When Keynaan bursts his sons’ ball, it heralds ‘the age of challenge. The age of growth’ (S&SM: 94). It is a statement applicable to both protagonists within this text and the Group’s general socio-political development. The dialectical progress of history rests on struggle and it is this process that fascinates author and reader throughout Variations. Accordingly, Patricia Alden’s Sardines note can be applied to the trilogy as a whole: ‘with Medina the positive and negative perspectives are located within history: the unresolved questions involve evaluating the efficacy of her actions in history, and this efficacy cannot be established’ (Alden 2002: 379). The destructive intent with which Keynaan wields the knife recalls the painful infibulation undergone by Somali women. The connections between patriarchal power at both micro and macro levels of governance are pronounced. Indeed, the novel implies that it is Keynaan’s dismissal of body politics as a touchstone for the Group that might eventually constitute his undoing and that of the system itself. When he accuses Loyaan’s young generation of having no coherent ideology, he omits mention of the embodied political concepts upon which their loftier insurgent aspirations are based: the right of corporeal sovereignty and respect for individual liberties. As Juraga suggests, this familial conflict allows Loyaan to gain a clearer insight into power as system. Foucauldian parallels remain striking:
Farah suggests that the authoritarian structure of the Somali family makes Somali society inherently susceptible to political oppression. In that he parallels Foucault, who points out that in bourgeois Europe the family organization is used to support other ‘maneuvers’ of the larger alliances of power in the society. In a sense, the family acts as a ‘back-up’ to other strategies of power by enacting the power hierarchy already existing in the society. (Juraga 2002: 289)

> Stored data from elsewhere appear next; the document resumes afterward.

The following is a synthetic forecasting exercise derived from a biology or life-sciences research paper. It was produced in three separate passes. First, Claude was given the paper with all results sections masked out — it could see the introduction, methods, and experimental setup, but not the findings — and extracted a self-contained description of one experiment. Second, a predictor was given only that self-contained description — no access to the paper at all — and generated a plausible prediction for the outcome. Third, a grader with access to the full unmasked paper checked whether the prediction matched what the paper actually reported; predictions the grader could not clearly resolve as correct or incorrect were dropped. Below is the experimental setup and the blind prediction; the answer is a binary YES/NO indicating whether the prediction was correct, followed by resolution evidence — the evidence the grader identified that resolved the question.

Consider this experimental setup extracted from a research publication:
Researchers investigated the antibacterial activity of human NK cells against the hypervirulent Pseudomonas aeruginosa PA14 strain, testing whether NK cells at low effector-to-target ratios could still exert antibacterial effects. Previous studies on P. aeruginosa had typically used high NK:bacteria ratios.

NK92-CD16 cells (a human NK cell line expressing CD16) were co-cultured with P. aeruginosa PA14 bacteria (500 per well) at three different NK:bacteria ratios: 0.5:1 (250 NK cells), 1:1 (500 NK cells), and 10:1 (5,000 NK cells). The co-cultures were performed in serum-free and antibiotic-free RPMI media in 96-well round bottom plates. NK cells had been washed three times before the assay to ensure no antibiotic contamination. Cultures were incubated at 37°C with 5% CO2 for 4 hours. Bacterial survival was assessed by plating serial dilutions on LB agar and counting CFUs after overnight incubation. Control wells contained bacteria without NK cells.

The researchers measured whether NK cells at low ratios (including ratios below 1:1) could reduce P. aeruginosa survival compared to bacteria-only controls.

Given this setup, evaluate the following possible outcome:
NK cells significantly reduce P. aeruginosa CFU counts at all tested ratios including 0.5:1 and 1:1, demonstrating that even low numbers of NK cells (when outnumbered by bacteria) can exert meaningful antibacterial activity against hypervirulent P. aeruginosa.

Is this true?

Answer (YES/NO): NO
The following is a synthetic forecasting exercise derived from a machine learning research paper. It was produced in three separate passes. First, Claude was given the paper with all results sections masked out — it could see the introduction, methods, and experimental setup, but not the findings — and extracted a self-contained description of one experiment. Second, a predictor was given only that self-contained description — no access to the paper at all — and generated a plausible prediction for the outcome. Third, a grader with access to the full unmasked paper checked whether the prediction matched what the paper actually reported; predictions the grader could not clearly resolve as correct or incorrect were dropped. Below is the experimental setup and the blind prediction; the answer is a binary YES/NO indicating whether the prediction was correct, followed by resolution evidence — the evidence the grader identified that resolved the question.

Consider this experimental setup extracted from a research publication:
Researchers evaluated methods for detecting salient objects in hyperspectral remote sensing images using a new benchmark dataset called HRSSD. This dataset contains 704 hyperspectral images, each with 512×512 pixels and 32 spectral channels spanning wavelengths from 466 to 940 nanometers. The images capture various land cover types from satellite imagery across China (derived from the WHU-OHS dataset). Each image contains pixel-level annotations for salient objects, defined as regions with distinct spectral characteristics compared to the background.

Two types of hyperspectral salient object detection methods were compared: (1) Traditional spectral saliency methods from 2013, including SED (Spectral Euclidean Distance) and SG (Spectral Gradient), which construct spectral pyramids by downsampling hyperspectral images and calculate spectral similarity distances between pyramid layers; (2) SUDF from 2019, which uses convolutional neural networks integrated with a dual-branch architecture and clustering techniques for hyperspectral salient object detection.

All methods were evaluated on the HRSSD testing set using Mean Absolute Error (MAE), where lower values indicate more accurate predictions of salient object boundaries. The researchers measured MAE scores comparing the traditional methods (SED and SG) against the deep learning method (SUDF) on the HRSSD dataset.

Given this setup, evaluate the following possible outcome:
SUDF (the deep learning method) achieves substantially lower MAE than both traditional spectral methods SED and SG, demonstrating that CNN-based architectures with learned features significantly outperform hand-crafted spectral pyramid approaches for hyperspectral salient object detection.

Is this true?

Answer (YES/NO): NO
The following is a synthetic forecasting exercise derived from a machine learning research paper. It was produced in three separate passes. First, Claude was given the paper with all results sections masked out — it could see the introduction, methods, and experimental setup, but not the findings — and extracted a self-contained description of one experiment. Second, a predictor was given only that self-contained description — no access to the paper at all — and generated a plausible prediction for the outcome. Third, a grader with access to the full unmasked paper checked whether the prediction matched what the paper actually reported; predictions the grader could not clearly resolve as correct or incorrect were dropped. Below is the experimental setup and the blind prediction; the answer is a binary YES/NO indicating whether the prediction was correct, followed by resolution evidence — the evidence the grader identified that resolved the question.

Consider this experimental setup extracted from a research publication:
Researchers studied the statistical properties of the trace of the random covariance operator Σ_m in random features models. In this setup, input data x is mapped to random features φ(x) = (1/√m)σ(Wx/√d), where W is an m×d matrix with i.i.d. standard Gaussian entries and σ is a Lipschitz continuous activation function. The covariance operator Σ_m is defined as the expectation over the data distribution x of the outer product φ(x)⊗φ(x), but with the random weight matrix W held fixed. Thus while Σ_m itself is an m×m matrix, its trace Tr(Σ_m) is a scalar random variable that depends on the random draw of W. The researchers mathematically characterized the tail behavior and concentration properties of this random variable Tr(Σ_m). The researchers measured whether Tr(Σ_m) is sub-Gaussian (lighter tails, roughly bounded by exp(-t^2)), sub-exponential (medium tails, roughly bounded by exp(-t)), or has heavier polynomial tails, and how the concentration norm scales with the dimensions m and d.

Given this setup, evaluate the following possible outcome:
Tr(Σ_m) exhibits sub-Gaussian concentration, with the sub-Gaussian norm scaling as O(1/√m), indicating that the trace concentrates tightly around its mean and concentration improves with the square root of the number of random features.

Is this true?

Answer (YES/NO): NO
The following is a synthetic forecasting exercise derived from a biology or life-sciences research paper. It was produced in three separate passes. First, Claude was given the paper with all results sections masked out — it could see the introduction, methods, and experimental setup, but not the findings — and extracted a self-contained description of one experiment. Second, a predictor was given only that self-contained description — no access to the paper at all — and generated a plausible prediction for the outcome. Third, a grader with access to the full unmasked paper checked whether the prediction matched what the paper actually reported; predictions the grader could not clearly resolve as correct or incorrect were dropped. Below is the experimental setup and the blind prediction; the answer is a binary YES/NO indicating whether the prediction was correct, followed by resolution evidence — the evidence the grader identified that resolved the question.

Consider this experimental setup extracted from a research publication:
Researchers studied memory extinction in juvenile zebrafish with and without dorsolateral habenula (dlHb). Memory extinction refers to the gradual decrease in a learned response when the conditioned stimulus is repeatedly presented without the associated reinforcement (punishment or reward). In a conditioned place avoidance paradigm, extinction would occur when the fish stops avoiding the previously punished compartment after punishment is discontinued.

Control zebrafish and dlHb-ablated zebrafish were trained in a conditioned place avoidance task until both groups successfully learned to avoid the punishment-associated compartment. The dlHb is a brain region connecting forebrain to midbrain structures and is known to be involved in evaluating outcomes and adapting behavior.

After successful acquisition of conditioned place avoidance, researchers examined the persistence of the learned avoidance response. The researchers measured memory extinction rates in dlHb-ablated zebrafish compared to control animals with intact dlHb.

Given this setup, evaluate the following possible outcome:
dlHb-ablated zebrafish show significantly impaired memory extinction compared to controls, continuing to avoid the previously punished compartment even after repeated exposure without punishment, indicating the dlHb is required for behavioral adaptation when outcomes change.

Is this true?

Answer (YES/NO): YES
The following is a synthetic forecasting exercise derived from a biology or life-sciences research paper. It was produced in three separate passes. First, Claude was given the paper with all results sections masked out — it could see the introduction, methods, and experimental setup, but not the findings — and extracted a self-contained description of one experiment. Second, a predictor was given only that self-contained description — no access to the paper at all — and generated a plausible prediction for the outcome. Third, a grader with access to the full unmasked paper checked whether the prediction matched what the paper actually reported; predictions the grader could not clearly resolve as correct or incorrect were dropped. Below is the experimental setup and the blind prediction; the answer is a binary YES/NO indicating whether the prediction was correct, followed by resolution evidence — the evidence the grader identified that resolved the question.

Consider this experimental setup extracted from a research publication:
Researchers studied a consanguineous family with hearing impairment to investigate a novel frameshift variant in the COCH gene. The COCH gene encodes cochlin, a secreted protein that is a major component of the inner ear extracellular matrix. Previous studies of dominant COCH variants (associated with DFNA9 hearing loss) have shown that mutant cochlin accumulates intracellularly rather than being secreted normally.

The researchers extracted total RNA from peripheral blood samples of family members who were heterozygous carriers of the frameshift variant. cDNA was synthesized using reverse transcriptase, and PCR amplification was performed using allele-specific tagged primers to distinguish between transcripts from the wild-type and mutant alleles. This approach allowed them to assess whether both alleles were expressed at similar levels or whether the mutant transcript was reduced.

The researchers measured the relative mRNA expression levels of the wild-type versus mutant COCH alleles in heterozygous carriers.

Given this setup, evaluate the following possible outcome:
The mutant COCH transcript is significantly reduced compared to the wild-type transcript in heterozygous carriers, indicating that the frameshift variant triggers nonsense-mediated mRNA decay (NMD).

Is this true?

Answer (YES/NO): NO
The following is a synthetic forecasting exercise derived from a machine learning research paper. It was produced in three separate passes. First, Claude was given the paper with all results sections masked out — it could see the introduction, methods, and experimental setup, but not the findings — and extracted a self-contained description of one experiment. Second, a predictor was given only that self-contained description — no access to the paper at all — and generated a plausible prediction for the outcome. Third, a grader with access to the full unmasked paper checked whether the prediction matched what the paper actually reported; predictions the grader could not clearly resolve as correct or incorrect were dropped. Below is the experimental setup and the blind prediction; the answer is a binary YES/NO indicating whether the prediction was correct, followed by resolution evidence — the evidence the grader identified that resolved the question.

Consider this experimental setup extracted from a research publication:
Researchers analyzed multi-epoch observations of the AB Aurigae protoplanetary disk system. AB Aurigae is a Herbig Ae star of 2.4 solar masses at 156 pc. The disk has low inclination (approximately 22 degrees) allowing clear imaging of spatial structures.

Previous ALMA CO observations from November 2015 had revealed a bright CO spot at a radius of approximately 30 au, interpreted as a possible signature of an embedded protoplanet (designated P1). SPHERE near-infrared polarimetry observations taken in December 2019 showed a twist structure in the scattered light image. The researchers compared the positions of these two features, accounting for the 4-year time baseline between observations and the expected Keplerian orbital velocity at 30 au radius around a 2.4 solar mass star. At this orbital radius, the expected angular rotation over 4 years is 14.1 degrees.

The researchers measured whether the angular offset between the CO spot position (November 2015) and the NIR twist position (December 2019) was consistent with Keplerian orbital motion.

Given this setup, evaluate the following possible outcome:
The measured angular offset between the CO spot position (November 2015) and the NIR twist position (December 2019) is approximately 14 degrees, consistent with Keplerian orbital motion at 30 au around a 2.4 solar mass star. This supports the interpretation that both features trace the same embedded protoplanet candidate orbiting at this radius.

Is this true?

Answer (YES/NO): YES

Keynaan destroys the ball the twins used to imagine their universe in an apocalyptic precursor to Askar’s vision of a globe without boundaries in Maps. Whilst this symbol is self-explanatory, it captures the central relationship between micrological and macrological designs of and on power. Ideologies are oftentimes conceived in geometric terms in Variations, and it is Loyaan’s recollection of the words his brother used to articulate the divergent world views of father and twins that will come to haunt the trilogy. They also express the fundamental imperatives of Farah’s critique of power: ‘not so much generational as they are qualitative – the differences between us twins and our father. My father grew up with the idea that the universe is flat; we, that it is round ... We believe that his are exclusive, that they are flat (and therefore uninteresting) as the universe his insularities tie him to’ (S&SM: 83). Such degrees of difference or ‘potential’, to borrow from Foucault once more, remain critical. Effectively, Keynaan’s conceptual failure lies in his refusal to acknowledge the presence of alternative geometries. He thus replicates the General’s propagandistic power. Loyaan internalises his brother’s sentiments. His description of appeals to a lofty figure eradicating complications and answering all questions offers a portrait of despotic deity crossed with omniscient detective and omnipotent prison warder aloft his watchtower:
‘My father sees himself as a miniature creature in a flat world dominated by a God-figure high and huge as any mountain anyone has ever seen ... When you confront him with a question of universal character, his answer is tailor-made, he will say: ‘Only Allah knows, only Allah.’ A miniature creature dependent upon his creator to answer his questions. Suddenly, however, he behaves as if he were the most powerful of men, the biggest. Suddenly, he is, as Soyaan called him, the Grand Patriarch.’(S&SM: 83)
The image of detached, surveying power conjures up spectres of Foucault. As such, it informs the remainder of this analysis.